Treat prompts like code: version them, test them on diverse inputs, measure failure rates.

import anthropic

client = anthropic.Anthropic()

def evaluate_prompt(system: str, test_cases: list[dict]) -> float:
    correct = 0
    for case in test_cases:
        response = client.messages.create(
            model="claude-sonnet-4-6",
            max_tokens=256,
            system=system,
            messages=[{"role": "user", "content": case["input"]}]
        )
        output = response.content[0].text.strip()
        if case["expected"].lower() in output.lower():
            correct += 1
        else:
            print(f"FAIL: {case['input'][:50]}...")
            print(f"  Expected: {case['expected']}")
            print(f"  Got: {output[:100]}")

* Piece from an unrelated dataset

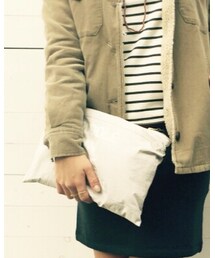 FIVE BROTHER | クラッチバッグ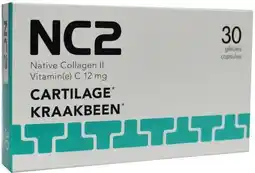 De Online Drogist Trenker nc2 capsules 30cp aanbieding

    return correct / len(test_cases)

test_cases = [
    {"input": "I love this product!", "expected": "Positive"},
    {"input": "Terrible experience.", "expected": "Negative"},
    {"input": "It arrived on time.", "expected": "Neutral"},
]

accuracy = evaluate_prompt(sentiment_system_prompt, test_cases)
print(f"Accuracy: {accuracy:.0%}")

Conclusion

The most effective prompting techniques are: few-shot examples for output format consistency, chain-of-thought for reasoning tasks, structured output specs for parseable results, and decomposition for complex multi-step tasks. The most important meta-skill is treating prompt engineering as an iterative testing process — write a prompt, run it on diverse inputs, measure where it fails, and refine. Intuition helps, but systematic evaluation beats gut feel every time.